Last Thursday a United Nations panel convened for a nine-month investigation into the use of drones in warfare. This panel will attempt to answer the question of whether drones stop the spread of terror or spread it further. In an interview with Ben Emmerson, a prominent British human rights lawyer who will be heading the panel, the New York Times reports that this investigation is not meant to single out the United States nor prevent drones from being used in warfare altogether.
“This form of warfare is here to stay, and it is completely unacceptable to allow the world to drift blindly toward the precipice without any agreement between states as to the circumstances in which drone strike targeted killings are lawful, and on the safeguards necessary to protect civilians,” said Emmerson.
Apparently there is a desperate need for transparency when it comes to drone usage. According to truth-out.org, "the fact that most American citizens know nothing about drone attacks is no accident. Although the White House says that President Barack Obama authorizes many of the drone strikes himself, it does not acknowledge or comment on specific attacks. Names of the targets are not provided – and sometimes not even known by the CIA itself – and the U.S. does not need to provide evidence to anyone to show that the killings are warranted."
So can simply increasing drone awareness and the legal implications of drone warfare be enough to generate responsible use of drone strikes? Ostensibly so. On Tuesday Charlottesville, Virginia, became the first U.S. city to pass anti-drone legislation. Now, I realize that there are two separate issues at work in these two cases. The UN investigation is focused mainly on civilian casualties abroad and fighting the War on Terror. The Virginia resolution, on the other hand, deals mostly with privacy rights and the surveillance capabilities of drone technology. I believe that the two are interrelated.

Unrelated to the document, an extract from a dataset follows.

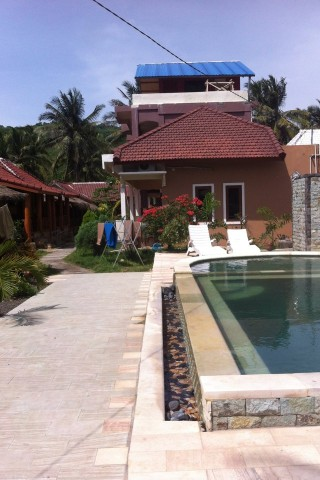 Photo of Kuta Bay Homestay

Emmerson asserted that the UN panel is for the purpose of promoting legal safeguards internationally. The Virginia "no drone zone" has also been driven by a need for legal protection. U.S. News and World Report quotes Amie Stepanovich, a lawyer who helped pass the resolution, as saying, "lawmakers should be looking at [drone privacy] issues now in order to ensure that there are safeguards in place to protect individual privacy from these invasive technologies."
So, the need for legal protection from the threat that drones pose is a transcendent value. As the UN panel brings more attention to drones and how they are used, following in Charlottesville's example, more and more cities may decide that they need legal protection from drones too. This will make it extremely easy for the UN to advise policy changes in the U.S. regarding drone usage if that is what the panel finds should happen. Privacy issues will mobilize domestic support for more transparent drone policy. The UN panel will be able to use this public opinion momentum to enact lasting change regarding drone warfare. The end result is that Americans will have more privacy and civilians abroad will be less dead. Everybody wins.